╭─ Records shown
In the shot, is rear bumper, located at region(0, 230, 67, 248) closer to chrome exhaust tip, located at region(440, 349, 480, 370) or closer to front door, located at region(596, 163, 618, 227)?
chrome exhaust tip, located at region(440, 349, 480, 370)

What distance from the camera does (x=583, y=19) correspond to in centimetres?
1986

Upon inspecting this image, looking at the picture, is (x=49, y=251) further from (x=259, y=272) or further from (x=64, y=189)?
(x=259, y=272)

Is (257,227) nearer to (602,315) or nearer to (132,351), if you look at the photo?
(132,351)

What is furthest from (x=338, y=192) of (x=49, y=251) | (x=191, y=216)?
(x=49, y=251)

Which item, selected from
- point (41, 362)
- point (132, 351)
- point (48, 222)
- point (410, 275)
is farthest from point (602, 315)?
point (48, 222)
╰─
◆ Goal ◆
Return all of the data above verbatim, keeping every line unchanged.

◆ Answer in full ◆
In the shot, is rear bumper, located at region(0, 230, 67, 248) closer to chrome exhaust tip, located at region(440, 349, 480, 370) or closer to front door, located at region(596, 163, 618, 227)?
chrome exhaust tip, located at region(440, 349, 480, 370)

What distance from the camera does (x=583, y=19) correspond to in centimetres?
1986

Upon inspecting this image, looking at the picture, is (x=49, y=251) further from (x=259, y=272) or further from (x=64, y=189)?
(x=259, y=272)

Is (257,227) nearer to (602,315) or nearer to (132,351), if you look at the photo?
(132,351)

What is furthest from (x=338, y=192) of (x=49, y=251) | (x=191, y=216)?
(x=49, y=251)

Which item, selected from
- point (41, 362)
- point (132, 351)
- point (48, 222)
- point (410, 275)
is farthest from point (602, 315)?
point (48, 222)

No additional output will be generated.